If you really want some hipster cache, start a band. What’s that? You don’t know how to play an instrument? Who cares. It’s all about the look, which you have already. Anyway, if you're able to pick up a ukulele and strum tunelessly, you're 90% towards "having a jam session in my friend's living room. He's got Vinyl. Bring some pot!"


 




That way, when people ask you what you do, instead of saying “Drink alone while crying” or “throw rocks out the window to watch people bleed,” you can say “I’m in a band,” which will invariably lead to you getting sexy-hot action, or at least a communicable disease. 


As for other forms of music: you’re allowed to like rap, but only for it’s irony value. Remember to use the word "crunk" a lot. Call your ghostly pale friends “niggas” and adorn your neck with gold-plated chains. Continue to cross the street at night when you see black people approaching. 

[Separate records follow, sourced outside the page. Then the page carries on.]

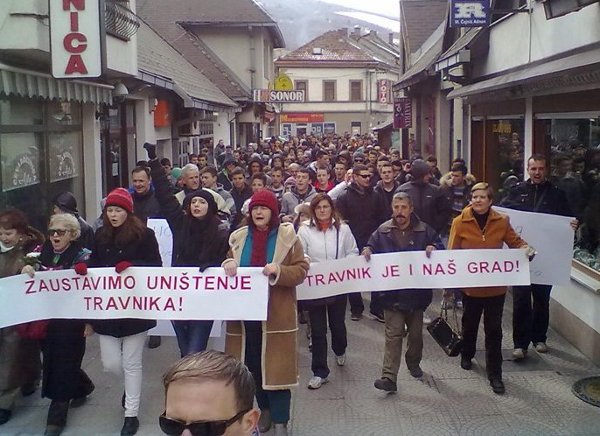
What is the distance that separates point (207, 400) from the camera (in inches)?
76.0

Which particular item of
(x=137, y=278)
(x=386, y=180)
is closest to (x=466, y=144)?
(x=386, y=180)

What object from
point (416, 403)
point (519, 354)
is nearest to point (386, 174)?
point (519, 354)

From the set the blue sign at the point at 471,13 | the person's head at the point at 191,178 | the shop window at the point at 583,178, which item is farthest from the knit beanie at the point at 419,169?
the blue sign at the point at 471,13

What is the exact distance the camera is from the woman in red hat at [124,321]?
5.39 metres

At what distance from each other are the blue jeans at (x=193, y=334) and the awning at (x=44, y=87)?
350cm

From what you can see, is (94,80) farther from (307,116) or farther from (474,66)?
(307,116)

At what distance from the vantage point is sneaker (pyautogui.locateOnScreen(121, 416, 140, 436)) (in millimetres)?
5398

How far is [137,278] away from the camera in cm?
556

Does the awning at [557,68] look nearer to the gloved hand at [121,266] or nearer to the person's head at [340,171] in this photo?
the person's head at [340,171]

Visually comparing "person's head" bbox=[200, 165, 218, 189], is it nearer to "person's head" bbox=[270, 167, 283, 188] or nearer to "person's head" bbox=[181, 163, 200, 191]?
"person's head" bbox=[181, 163, 200, 191]

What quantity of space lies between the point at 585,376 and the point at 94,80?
756 centimetres


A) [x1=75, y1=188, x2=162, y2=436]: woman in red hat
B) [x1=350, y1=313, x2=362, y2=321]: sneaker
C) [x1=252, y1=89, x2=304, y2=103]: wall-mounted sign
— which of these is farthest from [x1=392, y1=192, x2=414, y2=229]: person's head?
[x1=252, y1=89, x2=304, y2=103]: wall-mounted sign

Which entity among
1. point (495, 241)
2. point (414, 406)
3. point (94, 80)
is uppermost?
point (94, 80)

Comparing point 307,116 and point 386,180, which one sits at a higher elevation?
point 307,116
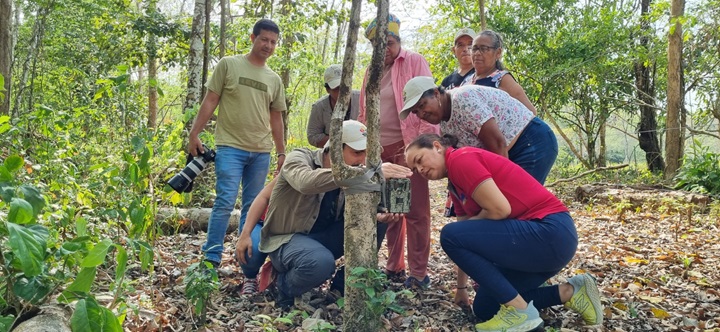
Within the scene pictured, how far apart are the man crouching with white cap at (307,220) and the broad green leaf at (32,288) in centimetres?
130

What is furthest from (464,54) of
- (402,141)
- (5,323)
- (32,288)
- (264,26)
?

Speaking of booty shakin’- how do hipsters get some arse? It’s hard, because it’s so yesterday to be honest with someone and tell them you want to buy them a drink. It’s just... unironic. 


Solution: The INTERNET! Yes, the internet, once thought of as merely a device to acquire music and increasingly disturbing pornography, it is now home to a growing community of dating sites that masquerade as places where “friends can connect”. 


Putting up a singles profile is not as easy as you think. The specifics are key. Never say you are actually interested in sex or a relationship. Make it seem like someone put you up to it, or that you’re doing it for a laugh.